Container Vulnerability Gate

After the image is built, a Trivy image scan checks the full container inclduing OS packages and installed Python libraries for CRITICAL vulnerabilities. If any unfixed critical CVE is found the pipeline fails and no artifacts are published.

- name: Container vulnerability gate (block on CRITICAL)
  uses: aquasecurity/trivy-action@master
  with:
    image-ref: "${{ vars.DOCKER_REPOSITORY }}:${{ inputs.depsight_version }}"
    format: "table"
    exit-code: "1"
    ignore-unfixed: true
    vuln-type: "os,library"
    scanners: "vuln"
    severity: "CRITICAL"

Two gates, two artifacts

Both vulnerability gates run unconditionally on every build to ensure neither the wheel nor the image is published with known critical vulnerabilities.
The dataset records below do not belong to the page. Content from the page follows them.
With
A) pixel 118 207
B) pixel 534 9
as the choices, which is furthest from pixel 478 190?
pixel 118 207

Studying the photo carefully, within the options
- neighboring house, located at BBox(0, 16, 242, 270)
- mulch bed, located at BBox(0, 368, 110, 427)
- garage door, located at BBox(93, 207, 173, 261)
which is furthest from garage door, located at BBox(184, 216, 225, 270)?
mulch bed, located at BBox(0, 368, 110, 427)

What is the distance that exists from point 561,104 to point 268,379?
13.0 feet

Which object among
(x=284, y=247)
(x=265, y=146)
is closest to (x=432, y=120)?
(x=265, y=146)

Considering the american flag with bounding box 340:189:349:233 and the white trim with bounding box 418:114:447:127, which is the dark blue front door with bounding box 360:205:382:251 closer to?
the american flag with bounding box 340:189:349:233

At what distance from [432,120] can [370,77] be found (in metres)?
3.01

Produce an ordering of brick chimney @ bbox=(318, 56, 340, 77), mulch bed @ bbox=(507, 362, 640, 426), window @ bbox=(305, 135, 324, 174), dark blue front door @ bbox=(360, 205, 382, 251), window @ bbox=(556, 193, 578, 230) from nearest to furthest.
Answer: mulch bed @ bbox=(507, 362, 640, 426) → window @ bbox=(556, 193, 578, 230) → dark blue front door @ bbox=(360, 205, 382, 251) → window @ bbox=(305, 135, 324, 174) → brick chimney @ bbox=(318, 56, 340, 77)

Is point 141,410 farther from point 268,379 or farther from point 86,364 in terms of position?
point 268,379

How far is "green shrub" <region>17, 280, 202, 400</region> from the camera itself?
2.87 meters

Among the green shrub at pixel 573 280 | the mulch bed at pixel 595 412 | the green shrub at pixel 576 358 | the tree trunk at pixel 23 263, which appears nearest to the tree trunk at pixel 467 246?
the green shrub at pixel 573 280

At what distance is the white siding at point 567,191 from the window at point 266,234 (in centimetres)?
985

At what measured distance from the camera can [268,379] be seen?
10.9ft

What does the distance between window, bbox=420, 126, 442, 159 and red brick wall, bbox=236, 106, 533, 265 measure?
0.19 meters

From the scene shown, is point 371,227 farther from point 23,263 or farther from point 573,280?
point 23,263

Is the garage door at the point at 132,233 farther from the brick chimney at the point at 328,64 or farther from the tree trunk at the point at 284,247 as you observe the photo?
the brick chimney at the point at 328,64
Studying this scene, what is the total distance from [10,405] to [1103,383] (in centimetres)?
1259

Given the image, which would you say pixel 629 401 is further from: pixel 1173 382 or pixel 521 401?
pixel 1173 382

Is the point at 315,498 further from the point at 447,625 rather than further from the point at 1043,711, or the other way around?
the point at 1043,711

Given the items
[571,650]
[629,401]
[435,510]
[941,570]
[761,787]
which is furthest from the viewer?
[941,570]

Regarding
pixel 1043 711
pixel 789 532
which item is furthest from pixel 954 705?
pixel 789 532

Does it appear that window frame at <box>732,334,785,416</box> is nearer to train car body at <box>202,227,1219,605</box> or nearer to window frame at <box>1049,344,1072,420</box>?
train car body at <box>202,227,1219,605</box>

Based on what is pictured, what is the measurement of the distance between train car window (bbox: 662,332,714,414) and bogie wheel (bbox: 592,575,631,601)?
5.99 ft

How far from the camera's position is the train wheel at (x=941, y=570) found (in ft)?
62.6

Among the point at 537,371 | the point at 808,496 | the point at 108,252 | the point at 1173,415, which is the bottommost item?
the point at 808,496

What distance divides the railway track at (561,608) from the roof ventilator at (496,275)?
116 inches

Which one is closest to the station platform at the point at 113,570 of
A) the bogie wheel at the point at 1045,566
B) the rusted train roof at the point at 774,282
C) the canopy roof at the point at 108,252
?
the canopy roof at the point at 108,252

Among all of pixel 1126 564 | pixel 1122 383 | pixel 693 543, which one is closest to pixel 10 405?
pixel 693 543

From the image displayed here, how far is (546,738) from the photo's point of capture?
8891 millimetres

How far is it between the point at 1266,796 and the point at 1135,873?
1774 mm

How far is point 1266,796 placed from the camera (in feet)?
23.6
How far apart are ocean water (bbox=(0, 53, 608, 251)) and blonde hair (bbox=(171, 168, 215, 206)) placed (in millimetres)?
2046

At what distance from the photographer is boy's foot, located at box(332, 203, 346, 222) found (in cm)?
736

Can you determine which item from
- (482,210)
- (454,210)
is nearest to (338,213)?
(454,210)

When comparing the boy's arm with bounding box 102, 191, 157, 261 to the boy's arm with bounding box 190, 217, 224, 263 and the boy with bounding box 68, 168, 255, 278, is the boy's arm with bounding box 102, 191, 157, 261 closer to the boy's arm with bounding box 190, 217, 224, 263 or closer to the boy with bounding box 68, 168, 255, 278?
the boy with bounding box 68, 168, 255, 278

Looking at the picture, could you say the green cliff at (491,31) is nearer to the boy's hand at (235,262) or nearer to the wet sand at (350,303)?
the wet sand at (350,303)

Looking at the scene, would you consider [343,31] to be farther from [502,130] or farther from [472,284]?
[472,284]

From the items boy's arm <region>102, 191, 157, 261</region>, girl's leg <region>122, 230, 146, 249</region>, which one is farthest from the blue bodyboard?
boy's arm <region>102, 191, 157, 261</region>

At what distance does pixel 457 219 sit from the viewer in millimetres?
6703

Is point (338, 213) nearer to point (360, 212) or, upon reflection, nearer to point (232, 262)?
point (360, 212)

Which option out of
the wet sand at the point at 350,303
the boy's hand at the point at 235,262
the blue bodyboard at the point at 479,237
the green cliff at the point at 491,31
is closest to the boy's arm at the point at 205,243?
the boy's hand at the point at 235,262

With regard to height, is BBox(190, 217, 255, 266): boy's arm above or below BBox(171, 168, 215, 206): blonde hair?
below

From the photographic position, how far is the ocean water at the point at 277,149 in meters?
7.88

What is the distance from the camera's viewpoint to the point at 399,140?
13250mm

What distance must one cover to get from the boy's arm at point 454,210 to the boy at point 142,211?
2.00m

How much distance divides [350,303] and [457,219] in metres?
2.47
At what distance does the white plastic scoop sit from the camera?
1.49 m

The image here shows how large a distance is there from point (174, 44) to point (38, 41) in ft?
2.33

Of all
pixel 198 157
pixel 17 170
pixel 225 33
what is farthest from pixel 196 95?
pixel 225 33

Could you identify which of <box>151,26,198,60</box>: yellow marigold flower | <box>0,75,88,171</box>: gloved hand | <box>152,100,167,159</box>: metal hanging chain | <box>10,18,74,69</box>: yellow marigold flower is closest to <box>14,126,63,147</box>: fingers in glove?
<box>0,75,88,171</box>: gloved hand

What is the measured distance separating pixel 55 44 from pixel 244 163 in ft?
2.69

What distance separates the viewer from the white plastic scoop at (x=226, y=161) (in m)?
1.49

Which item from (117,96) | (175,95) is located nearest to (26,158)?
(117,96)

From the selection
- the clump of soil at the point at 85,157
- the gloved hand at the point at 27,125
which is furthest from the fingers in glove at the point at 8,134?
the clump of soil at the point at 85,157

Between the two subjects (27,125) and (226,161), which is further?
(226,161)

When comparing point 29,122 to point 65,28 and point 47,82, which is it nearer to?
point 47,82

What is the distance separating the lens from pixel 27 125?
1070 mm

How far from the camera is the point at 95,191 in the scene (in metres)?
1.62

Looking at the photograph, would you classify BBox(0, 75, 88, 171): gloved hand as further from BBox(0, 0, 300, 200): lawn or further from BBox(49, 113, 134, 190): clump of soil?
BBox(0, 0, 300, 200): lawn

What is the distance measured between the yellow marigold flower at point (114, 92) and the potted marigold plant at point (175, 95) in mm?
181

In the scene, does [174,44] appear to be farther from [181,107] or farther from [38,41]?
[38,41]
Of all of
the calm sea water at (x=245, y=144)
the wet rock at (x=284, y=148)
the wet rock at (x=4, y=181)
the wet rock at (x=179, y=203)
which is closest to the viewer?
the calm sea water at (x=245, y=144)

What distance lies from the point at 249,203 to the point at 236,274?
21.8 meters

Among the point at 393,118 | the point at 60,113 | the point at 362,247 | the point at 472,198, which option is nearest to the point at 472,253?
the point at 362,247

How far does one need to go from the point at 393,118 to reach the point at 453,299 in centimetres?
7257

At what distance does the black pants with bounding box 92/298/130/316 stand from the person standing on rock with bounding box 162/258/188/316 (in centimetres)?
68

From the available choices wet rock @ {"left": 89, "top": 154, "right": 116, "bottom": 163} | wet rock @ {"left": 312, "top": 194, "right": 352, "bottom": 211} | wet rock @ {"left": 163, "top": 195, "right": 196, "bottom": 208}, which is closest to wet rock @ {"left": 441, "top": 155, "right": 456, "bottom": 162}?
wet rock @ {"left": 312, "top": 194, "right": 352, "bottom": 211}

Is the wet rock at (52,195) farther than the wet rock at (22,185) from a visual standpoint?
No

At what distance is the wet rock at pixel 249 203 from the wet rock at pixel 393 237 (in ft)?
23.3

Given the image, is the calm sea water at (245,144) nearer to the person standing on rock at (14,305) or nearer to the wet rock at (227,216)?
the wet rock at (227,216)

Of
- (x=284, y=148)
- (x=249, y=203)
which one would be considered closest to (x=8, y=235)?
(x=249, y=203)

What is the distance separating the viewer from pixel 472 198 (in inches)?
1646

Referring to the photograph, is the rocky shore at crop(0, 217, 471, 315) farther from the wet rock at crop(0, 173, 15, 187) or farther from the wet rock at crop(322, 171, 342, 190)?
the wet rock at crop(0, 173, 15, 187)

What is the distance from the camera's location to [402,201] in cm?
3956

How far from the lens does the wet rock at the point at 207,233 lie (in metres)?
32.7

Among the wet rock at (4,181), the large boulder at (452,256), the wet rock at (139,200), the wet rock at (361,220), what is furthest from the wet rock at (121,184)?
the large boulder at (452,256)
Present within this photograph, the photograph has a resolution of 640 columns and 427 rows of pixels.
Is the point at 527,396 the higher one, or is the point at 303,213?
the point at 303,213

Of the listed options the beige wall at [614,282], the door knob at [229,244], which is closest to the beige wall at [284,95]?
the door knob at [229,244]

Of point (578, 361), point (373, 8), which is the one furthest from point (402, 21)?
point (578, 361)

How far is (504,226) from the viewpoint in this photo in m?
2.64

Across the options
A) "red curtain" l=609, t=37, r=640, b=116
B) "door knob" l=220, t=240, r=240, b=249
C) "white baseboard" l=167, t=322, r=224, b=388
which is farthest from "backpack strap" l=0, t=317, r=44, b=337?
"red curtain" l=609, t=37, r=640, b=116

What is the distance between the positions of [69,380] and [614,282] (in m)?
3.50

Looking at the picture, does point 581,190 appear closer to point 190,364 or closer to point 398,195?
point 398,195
Continuous monitoring with SARIF upload is handled separately by the Security Pipeline.

Publish Wheel to PyPI (release-only)

Triggered only on release events, this step publishes the Depsight wheel to PyPI. The uv build step runs inside the DevContainer, but uv publish runs on the bare GitHub runner where uv is not pre-installed. The astral-sh/setup-uv action installs the pinned version first, and the PYPI_TOKEN secret is passed via UV_PUBLISH_TOKEN.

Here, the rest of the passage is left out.